I found this quotation elsewhere on my blog, when I was looking for something else (I've forgotten what I was looking for, and treatment hasn't even started yet, lol). Seems like a good day to play it again:
"Why couldn't they just stop complaining so much, just let go and see how good they actually had it? Everyone seemed to be waiting for something to happen that would allow them to move forward, waiting for some shadowy future moment to begin their lives in earnest." --Lucy Grealy, Autobiography of a Face
I need to make sure I'm not waiting to feel better, or for Lloyd to be good and dead, because perhaps those things won't happen.

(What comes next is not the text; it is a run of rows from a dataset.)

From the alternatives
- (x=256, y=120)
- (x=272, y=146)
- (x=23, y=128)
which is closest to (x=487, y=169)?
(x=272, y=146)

I don't think I'm waiting, but this is a good reminder on a day that I have allowed to be a crummy day. :)
Monday, November 5, 2018
Short update
We won't have a firm plan for 2 weeks, which is when I see Dr. Oncologist again. Before then, I will have a PET scan and a bone scan to determine if there is cancer lurking elsewhere in my body. I don't think there is, and of course I hope that there isn't, but if there IS the good thing about that would be that she could biopsy it and see what its receptors are. Because we are treating Lloyd in the absence of knowing for sure what its receptors are. Our assumption is that Lloyd is Her2+ like my breast cancer was, but Lloyd could be something different, or at the very least is quite possibly something different now after being irradiated.
I will also see Dr. Radiation Oncologist in the next two weeks, and he is one of my favorite Drs. for answering all of my questions. Although I don't even know what my questions are yet. What a whirlwind!
Dr. Oncologist today was terrific, and she has at least 4 possible treatment plans. She said that she's pretty certain that whole-brain radiation will be a part of my treatment plan to kill Lloyd's slowly growing undead appendage. She also has some infusion drugs to offer me, including Avastin and irinotecan. Or possibly some other drug (sounded like "zolata", but google is coming up empty with that) + neratinib, the last of which I'm already taking. And she had two other combos of these drugs that she mentioned, but she is going to do some more research before making a decision. ALSO, presuming that Lloyd is still Her2+, she thinks that the neratinib isn't working, so she's not too keen to continue it.
Now I'm going to leave all of this uncertainty here in the Midwest for a few days and go wiggle my toes in some warm sand.